#### Task directions:
Take the line holding "scientific name: Meleagris ocellata" as the first line of the answer and the last line of the listing as its end; retype everything between exactly.
#####
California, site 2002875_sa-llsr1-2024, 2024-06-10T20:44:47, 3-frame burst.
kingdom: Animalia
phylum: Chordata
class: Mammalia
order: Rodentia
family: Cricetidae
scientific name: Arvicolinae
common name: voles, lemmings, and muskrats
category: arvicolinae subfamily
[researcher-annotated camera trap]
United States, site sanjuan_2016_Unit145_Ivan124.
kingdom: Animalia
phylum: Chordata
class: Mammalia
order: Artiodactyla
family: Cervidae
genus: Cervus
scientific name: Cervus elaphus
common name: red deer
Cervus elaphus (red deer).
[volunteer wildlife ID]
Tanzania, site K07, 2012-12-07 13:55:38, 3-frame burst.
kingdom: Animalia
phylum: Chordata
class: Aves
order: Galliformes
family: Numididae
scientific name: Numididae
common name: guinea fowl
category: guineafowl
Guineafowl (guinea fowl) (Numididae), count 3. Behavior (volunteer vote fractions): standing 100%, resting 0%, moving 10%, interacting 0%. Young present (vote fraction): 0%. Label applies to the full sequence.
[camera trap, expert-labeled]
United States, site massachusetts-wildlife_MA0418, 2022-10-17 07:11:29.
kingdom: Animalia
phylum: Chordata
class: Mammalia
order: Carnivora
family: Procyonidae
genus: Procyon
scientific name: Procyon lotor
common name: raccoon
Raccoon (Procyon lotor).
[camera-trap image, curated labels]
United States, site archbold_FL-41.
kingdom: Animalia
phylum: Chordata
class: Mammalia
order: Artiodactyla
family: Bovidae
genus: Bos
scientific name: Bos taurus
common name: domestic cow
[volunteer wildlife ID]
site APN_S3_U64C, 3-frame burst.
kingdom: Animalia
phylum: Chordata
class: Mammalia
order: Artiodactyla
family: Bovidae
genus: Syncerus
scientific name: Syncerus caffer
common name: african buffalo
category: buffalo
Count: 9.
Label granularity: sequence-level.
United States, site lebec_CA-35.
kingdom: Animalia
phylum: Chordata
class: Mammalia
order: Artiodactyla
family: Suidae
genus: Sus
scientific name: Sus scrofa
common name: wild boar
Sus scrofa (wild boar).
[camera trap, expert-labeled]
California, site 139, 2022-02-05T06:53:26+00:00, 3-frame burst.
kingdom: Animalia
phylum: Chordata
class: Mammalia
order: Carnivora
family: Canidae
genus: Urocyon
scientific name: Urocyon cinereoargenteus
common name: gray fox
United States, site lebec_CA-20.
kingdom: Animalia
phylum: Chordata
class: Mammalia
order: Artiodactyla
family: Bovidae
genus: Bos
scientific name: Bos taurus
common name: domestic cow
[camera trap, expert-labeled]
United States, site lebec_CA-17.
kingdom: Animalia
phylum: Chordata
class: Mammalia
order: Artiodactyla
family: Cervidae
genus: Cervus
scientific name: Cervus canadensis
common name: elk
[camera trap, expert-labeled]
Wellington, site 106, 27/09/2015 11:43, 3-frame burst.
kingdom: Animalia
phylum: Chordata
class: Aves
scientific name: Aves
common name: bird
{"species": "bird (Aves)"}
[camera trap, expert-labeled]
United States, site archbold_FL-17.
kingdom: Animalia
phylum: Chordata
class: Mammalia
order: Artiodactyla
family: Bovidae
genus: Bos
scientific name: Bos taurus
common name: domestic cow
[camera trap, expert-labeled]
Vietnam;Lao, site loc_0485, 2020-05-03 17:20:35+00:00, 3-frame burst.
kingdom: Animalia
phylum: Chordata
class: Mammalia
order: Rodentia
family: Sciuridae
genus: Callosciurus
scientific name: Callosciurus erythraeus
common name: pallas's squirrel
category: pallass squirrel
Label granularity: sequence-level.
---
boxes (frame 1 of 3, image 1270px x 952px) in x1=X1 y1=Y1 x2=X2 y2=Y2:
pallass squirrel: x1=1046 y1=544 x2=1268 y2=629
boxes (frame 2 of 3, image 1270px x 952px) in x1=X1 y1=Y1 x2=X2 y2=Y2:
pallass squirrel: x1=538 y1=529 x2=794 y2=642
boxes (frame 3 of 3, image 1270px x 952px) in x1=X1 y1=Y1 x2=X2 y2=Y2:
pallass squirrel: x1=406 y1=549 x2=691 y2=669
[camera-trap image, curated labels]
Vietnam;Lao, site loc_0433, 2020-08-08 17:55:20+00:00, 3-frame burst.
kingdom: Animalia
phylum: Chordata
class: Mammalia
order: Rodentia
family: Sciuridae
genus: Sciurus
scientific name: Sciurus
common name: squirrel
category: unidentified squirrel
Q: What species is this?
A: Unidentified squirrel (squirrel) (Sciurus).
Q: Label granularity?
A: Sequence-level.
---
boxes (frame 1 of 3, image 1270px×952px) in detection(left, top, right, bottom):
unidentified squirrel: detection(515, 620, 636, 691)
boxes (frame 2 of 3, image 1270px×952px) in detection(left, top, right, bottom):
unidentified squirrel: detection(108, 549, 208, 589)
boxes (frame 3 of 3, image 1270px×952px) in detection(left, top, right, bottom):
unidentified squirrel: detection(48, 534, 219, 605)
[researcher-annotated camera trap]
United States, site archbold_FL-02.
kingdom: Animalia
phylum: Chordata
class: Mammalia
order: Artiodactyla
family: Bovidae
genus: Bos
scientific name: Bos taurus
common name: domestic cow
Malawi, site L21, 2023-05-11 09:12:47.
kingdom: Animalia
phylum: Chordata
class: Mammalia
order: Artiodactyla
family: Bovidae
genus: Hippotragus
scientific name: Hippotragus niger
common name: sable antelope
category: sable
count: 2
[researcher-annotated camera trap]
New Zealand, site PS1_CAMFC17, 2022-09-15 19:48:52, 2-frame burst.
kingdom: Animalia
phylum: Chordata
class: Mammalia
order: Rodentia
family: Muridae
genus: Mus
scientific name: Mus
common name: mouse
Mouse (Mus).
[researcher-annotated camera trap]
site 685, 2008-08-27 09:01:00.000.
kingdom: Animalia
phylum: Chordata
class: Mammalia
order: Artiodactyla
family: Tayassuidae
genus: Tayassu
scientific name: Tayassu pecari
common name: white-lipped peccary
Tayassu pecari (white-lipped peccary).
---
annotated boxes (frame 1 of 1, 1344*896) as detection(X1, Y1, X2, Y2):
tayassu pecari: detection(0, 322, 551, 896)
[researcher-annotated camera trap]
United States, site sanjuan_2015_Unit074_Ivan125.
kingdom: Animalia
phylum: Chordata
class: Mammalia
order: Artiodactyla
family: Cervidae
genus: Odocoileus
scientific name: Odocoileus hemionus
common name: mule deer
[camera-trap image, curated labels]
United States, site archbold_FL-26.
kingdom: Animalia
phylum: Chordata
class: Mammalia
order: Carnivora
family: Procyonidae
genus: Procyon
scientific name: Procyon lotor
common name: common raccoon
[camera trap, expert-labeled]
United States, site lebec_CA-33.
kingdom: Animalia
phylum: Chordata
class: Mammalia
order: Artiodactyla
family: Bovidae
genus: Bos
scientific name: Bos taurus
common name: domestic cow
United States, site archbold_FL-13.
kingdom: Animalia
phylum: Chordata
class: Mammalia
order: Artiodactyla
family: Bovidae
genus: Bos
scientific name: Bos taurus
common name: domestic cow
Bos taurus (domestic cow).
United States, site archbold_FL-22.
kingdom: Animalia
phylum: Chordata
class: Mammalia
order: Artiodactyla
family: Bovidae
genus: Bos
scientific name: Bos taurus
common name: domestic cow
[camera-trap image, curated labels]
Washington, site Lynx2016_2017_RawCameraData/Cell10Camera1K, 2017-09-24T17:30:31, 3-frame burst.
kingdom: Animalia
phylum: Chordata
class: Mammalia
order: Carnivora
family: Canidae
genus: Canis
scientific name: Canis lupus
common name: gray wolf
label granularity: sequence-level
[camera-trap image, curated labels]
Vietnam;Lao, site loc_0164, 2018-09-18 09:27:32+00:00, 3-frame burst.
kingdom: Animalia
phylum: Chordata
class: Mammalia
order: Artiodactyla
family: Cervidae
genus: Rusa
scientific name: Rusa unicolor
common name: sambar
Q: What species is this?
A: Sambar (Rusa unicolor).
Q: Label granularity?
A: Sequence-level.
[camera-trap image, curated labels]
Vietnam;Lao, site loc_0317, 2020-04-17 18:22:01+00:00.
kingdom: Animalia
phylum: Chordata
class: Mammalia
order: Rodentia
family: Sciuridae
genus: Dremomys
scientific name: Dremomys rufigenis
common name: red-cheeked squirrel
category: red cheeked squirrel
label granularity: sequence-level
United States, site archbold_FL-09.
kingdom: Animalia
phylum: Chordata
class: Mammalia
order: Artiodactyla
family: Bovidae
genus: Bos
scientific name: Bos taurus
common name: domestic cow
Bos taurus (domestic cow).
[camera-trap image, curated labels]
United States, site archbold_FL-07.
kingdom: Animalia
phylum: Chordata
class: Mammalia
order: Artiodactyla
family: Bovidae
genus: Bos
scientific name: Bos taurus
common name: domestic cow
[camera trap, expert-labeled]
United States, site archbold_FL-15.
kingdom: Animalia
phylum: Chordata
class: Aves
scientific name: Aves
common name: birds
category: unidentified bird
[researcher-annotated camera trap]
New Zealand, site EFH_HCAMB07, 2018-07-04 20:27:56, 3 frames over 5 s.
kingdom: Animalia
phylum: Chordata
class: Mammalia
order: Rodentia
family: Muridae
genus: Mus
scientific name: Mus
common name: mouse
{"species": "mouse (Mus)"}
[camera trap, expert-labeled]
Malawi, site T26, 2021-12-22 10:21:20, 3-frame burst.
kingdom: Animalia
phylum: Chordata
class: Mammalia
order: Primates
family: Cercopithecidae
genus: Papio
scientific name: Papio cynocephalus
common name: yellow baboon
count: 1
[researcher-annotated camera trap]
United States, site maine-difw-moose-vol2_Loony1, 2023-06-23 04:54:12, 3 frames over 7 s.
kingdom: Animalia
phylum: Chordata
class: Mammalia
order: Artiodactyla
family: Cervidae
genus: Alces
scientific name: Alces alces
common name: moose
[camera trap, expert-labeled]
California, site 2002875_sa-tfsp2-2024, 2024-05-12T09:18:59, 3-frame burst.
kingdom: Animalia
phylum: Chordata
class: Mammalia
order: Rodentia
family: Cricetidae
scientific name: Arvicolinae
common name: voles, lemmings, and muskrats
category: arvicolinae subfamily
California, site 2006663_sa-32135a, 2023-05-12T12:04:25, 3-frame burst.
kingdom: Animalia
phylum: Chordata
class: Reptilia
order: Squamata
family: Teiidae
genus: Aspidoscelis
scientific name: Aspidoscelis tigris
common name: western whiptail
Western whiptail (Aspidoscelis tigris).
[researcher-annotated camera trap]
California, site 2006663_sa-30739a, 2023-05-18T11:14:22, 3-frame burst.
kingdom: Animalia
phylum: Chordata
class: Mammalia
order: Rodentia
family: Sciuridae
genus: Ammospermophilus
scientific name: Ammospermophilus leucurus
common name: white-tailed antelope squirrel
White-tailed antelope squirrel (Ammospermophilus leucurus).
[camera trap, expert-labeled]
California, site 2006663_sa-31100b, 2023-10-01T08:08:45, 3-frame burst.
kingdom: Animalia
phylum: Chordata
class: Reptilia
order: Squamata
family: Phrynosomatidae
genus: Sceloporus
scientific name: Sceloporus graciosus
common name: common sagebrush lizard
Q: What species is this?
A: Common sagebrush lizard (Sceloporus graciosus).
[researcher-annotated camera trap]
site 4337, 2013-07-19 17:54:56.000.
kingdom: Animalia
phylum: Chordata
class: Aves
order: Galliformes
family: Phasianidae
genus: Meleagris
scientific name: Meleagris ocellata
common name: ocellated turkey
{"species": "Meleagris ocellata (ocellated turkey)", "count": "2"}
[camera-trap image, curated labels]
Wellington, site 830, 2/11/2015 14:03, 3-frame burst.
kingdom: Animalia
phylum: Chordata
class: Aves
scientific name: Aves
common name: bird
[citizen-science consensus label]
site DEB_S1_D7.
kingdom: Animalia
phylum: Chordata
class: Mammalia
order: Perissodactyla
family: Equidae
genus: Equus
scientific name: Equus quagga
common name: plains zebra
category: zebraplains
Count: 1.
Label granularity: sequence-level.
#####
#### Solution to this task:
scientific name: Meleagris ocellata
common name: ocellated turkey
{"species": "Meleagris ocellata (ocellated turkey)", "count": "2"}
[camera-trap image, curated labels]
Wellington, site 830, 2/11/2015 14:03, 3-frame burst.
kingdom: Animalia
phylum: Chordata
class: Aves
scientific name: Aves
common name: bird
[citizen-science consensus label]
site DEB_S1_D7.
kingdom: Animalia
phylum: Chordata
class: Mammalia
order: Perissodactyla
family: Equidae
genus: Equus
scientific name: Equus quagga
common name: plains zebra
category: zebraplains
Count: 1.
Label granularity: sequence-level.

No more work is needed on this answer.